Sarah Nappa, co-owner of Peconic’s The Winemaker Studio and its adjoining Italian market, Provisions & Ingredients, might never have landed on the North Fork if she hadn’t caught the travel bug while in college.
The 34-year-old native of Littleton, Colo., was an animal science major at Colorado State University when she decided to study abroad in New Zealand and met her future husband, winemaker Anthony Nappa.
“He was doing his wine degree and I was doing animal science,” she said.
The two kept in touch and, after stints teaching English in Italy, Greece, Peru and Korea, Sarah moved to Long Island in 2008. The couple married in 2012 and has a 20-month-old son, Leo. They live in Southold.

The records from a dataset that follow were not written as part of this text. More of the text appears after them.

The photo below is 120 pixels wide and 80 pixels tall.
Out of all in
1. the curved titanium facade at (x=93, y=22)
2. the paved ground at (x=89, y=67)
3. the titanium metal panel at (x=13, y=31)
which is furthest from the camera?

A French Culinary Institute-trained cook and former sous chef at Southold’s North Fork Table & Inn, Sarah and Anthony opened the Winemaker Studio on Peconic Lane in 2011. Provisions & Ingredients, located next door, launched two years later.
“We originally just had the tasting room,” she said. “It became kind of a place where industry professionals would come and hang out.”
At the two businesses, the couple’s guests are encouraged to linger over a bottle of wine and plate of prosciutto. “For us, wine is much more about the experience,” Sarah said. “The best bottles of wine you’ve ever had usually involve a meal and good company.”
“Those are the things we wanted to incorporate here,” she continued. “We didn’t want it to be just taste, taste, taste. We wanted it to be a whole experience.”
Q: What advice would you give prospective visitors to the Winemaker Studio?
A: Try to go off the beaten path and try to come at the less busy times because we’re able to provide more personal attention and information. For us, it’s nice to get some time to talk to people about the wines and the area. This region definitely has the ability to produce some real world-class wines and we want people to understand that. We don’t just want it to be a party.
Q: Aside from the North Fork, what’s your favorite wine region?
A: Definitely Italy. We’re big Italian wine lovers. Part of my culinary program was studying Italian wine so I have a lot of knowledge about it, but I think there’s good tradition there. Great wines.
Q: What do you enjoy most about your job?
A: Interacting with customers. It’s really nice when people come in and appreciate what we’re doing, or what we’re trying to do — when people come in and they get it. They sit down and embrace it.
Q: On the flip side, what is the most challenging aspect?
A: Probably when people come for the wrong reasons. Dealing with the public can be challenging.
Q: Excluding your husband, Anthony, who do you admire in the local wine industry?
A: Kelly Urbanik Koch is definitely a really good friend. She’s doing some really great stuff over at Macari Vineyards. Some of the classics, too: Eric Fry is great.
Q: Do you help Anthony with the winemaking process?
A: Definitely. Anthony’s really great about getting everyone’s opinions. I go over and we do blending and all that fun stuff. I do a lot of the labels. A lot of the marketing side, I guess. It’s a family biz.
Q: What varietal do you like best and why?
A: I think cabernet franc, especially out here. I feel like the cabernet francs on the North Fork are very expressive of the terroir and of the sort of fingerprint the winemakers themselves put on it. Cab franc isn’t a very well-known grape and I think we do it very well out here.
Q: Which of Anthony’s wines is your favorite?
A: It goes back and forth. I would have to say our most recent sparkling, a 2013 Frizzante. I drank a lot of that last summer. It’s refreshing and fun, real bright. But I think he does red wines very well also.
Q: How about your favorite budget-friendly wine?
A: I always peruse the Italian section, so it would probably be a Dolcetto from Piedmont or a Nero d’Avola from Sicily. They’re both under $20.
Q: If you could have any job besides this one, what would it be?
A: We’re really active at home. We have chickens; we have bees. I would definitely have more animals if I could.
Q: What would you tell people who want to open their own tasting room?
A: Our motto is definitely “Start small.” Control your costs, have a focus and then grow as the business grows.
Q: What goals do you have for the Winemaker Studio and Provisions & Ingredients?
A: We’re always brainstorming. We’re always kind of thinking about the next thing. I don’t know what the future is for the Winemaker Studio. It’s constantly evolving and changing — figuring out what works and what doesn’t. I’d like to expand some of the stuff that Provisions is doing, like having fresh salads to-go in the summer. If the market can drive that, we would definitely love to do that. But we also don’t want it to grow too big because it’s really fun where it’s at now.